Your Undivided Attention
The June 2011 MedPAC Report to the Congress1 has the undivided attention of the entire specialty, just days after its release—for good reason. Pages 27 through 59 detail the commission’s recommendations to curtail further the amount of imaging occurring in medicine and to redistribute professional income from image-reading specialties to primary-care practitioners.
There are some good ideas in the report, but there also are some bad ones. For instance, a good deal of time is spent detailing how Medicare might build a rather complex preauthorization system to tide us over until new payment forms and delivery models remove the incentives to overutilize imaging.
Since we currently have a stimulus program that will lavish billions of dollars on health IT, doesn’t it make more sense to require computerized provider order entry (with built-in clinical decision support) for imaging than to build an expensive, overly complex legacy system to monitor outliers that would be obsolete within a few years?
Although the commission acknowledges that the growth in imaging slowed to 2% between 2008 and 2009 (and it probably slowed even further between 2009 and 2010), MedPAC believes that further efficiencies can be achieved by eliminating unnecessary exams. It appears to be gunning for negative growth.
Four Big Ideas
MedPAC makes four recommendations to reduce spending further on imaging—and this time, the professional component is on the table. Space constraints allow just a brief outline of those recommendations.
First, “The Secretary should accelerate and expand efforts to package discrete services in the physician fee schedule into larger units for payment.”1 MedPAC suggests that CMS consider lowering the bundling threshold a second time (it was just lowered from 90% to 75%), to include scrutiny of codes performed together less than 75%, but more than 50%, of the time.
Second, “The Congress should direct the Secretary to apply a multiple procedure payment reduction to the professional component of diagnostic imaging services provided by the same practitioner in the same session.”1 Why wait for the RVS Update Committee and its time-consuming scientific approach to pricing medical services? MedPAC says that CMS should consider an across-the-board reduction in the professional component (as recently enacted for the technical component) for studies performed for a patient, on the same day, by the same practitioner.

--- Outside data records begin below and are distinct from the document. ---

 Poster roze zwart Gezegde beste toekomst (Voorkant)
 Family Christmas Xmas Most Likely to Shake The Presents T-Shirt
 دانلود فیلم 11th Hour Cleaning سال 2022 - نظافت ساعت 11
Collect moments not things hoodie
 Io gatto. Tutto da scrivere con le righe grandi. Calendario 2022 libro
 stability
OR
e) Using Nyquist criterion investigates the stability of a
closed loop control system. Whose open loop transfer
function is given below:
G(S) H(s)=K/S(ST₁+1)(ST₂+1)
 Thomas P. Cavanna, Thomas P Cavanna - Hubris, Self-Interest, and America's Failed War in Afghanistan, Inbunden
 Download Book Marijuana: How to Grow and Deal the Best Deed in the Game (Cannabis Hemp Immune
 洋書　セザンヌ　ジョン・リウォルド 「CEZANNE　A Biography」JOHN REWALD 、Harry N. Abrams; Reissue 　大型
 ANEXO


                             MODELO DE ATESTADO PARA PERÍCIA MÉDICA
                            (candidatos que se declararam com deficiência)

Reasoning that the physician gains efficiencies when he or she does not have to review the patient’s medical history, review the final report, and follow up with the referring physician twice, MedPAC suggests a discount on the second study. This makes sense, but may be difficult to apply to radiology workflow, since studies usually are routed by subspecialty and read as they show up in the radiologist’s queue.
One concern would be derailing the quality-improvement trend in radiology that supports the review of more information rather than less, including laboratory results, physician notes, and other information in the electronic medical record. An unintended consequence of reducing professional rates could be the discouragement of an expanded consulting role for radiologists.
Third, “The Congress should direct the Secretary to reduce the physician work component of imaging and other diagnostic tests that are ordered and performed by the same practitioner.”1 Throughout its report, MedPAC underscores the relationship between self-referral and overutilization, but confesses to a reluctance to tighten the in-office ancillary exception because it does not want to constrain accountable-care organizations—when (and if) they ever materialize—from including imaging.
What it does propose is to discount imaging reimbursement for practitioners who both order and interpret an exam, to account for the efficiencies gained in not having to review the patient’s medical history (since that took place during the office visit), review the final report, and follow up with a referring physician. This makes sense.
Fourth, “The Congress should direct the Secretary to establish a prior authorization program for practitioners who order substantially more advanced diagnostic imaging services than their peers.”1 MedPAC recommends instituting a prior-authorization program for outliers who fail to change their behavior after participating in a prior-notification program.
Only those physicians who are identified as overutilizers would be required to participate, although MedPAC acknowledges the difficulty of adjusting the averages to account for differences in population. It also suggests that providers could use a decision-support system, if it syncs with the appropriateness criteria used by CMS. Even though the Patient Protection and Affordable Care Act mentions use of a radiology benefit management company, MedPAC notes that Congress will have to enact legislation to ensure the constitutionality of the program.
MedPAC projects that the program could save under $50 million in the first year and less than $1 billion over 5 years, including the cost of developing and managing a prior-authorization process.
In the months and years ahead, radiology will need to do its part to help Medicare shave costs by submitting to appropriate reimbursement adjustments, but radiologists owe it to their specialty to ensure that those adjustments are reasonable. Today, however, radiology has arrived at a defining moment: It is now or never.
What are you going to do to take control of the overutilization problem? If radiologists had been willing to accept the responsibility for imaging appropriateness rather than worrying about alienating referring physicians, then MedPAC might be talking about gutting a different specialty.